2. They ask you to do things and be things that you aren't

Are they suddenly asking you to fulfill some crazy fantasy? Or dress a certain way that's completely out of your style? Red flag.

3. They're on Tinder

Pretty self-explanatory. Nothing is more awkward than one of your friends matching with them.

4. They've become increasingly disinterested in you

Even though this doesn't for sure signal cheating (it could be your relationship dying, or a host of other reasons), it's important to pay attention to where their attention is—or isn't—in your relationship.

5. Lies have been adding up

Even if they're little white lies, a constant habit of lying from you or keeping things from you is a major red flag. It shows that your partner is accustomed to deceiving you.

6. They're really secretive or vague about their plans

Not sure what they've been doing after class or on the weekends lately? And they won't tell you? Hmm.

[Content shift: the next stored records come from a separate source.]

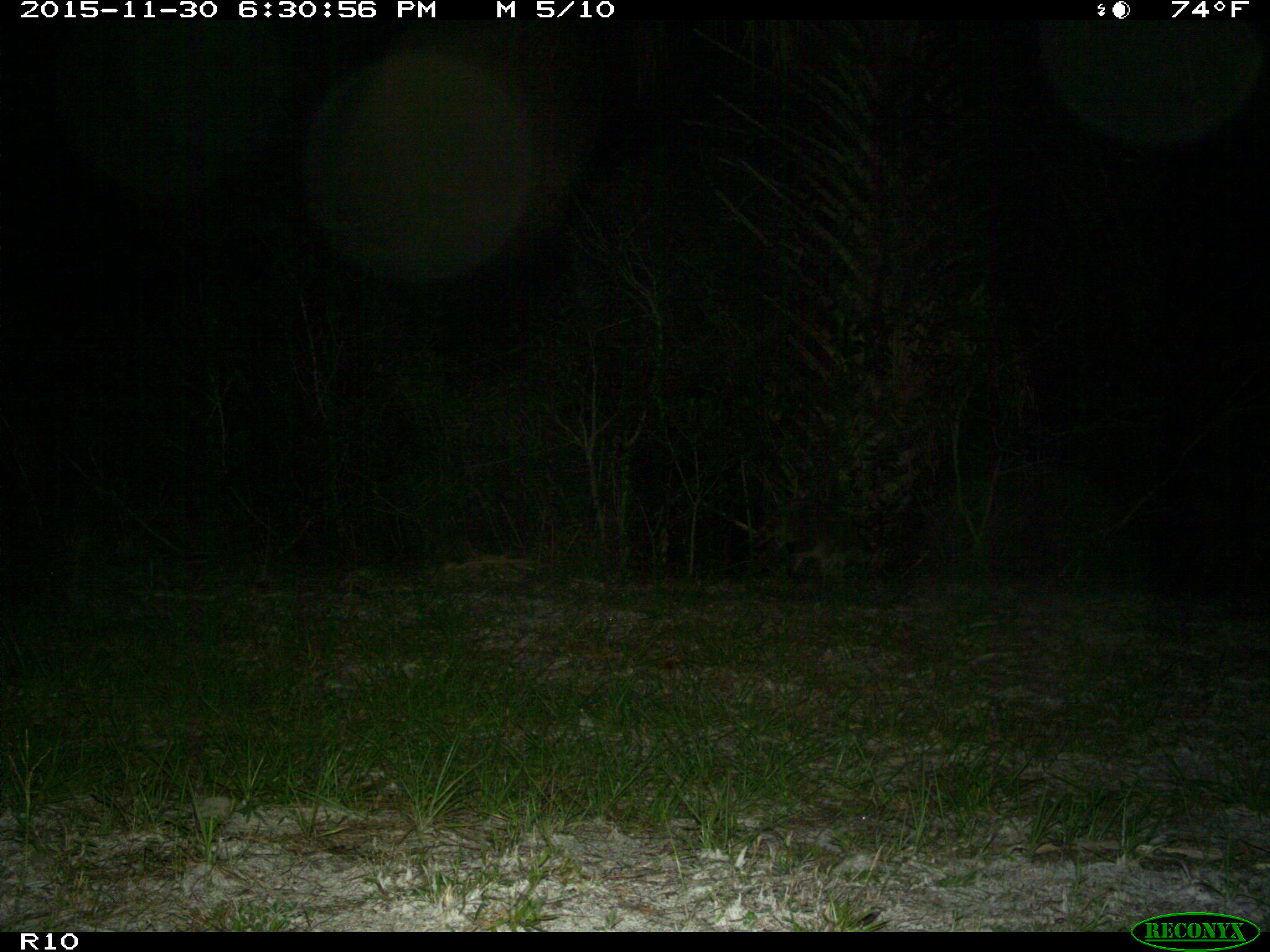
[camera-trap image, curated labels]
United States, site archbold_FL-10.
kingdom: Animalia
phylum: Chordata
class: Mammalia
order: Carnivora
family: Procyonidae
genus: Procyon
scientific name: Procyon lotor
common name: common raccoon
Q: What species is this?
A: Procyon lotor (common raccoon).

7. They stop posting about you completely on social media or untag themselves in your posts

Not everyone is big on social media, but if your boo is and has been throughout your relationship, and suddenly stops, that's sus.

8. There's a general sense that you aren't close anymore, for no apparent reason

Pretty broad, but if your gut is telling you that something's up, and you can't think of a good reason why, it's probably time to confront your S.O. about it.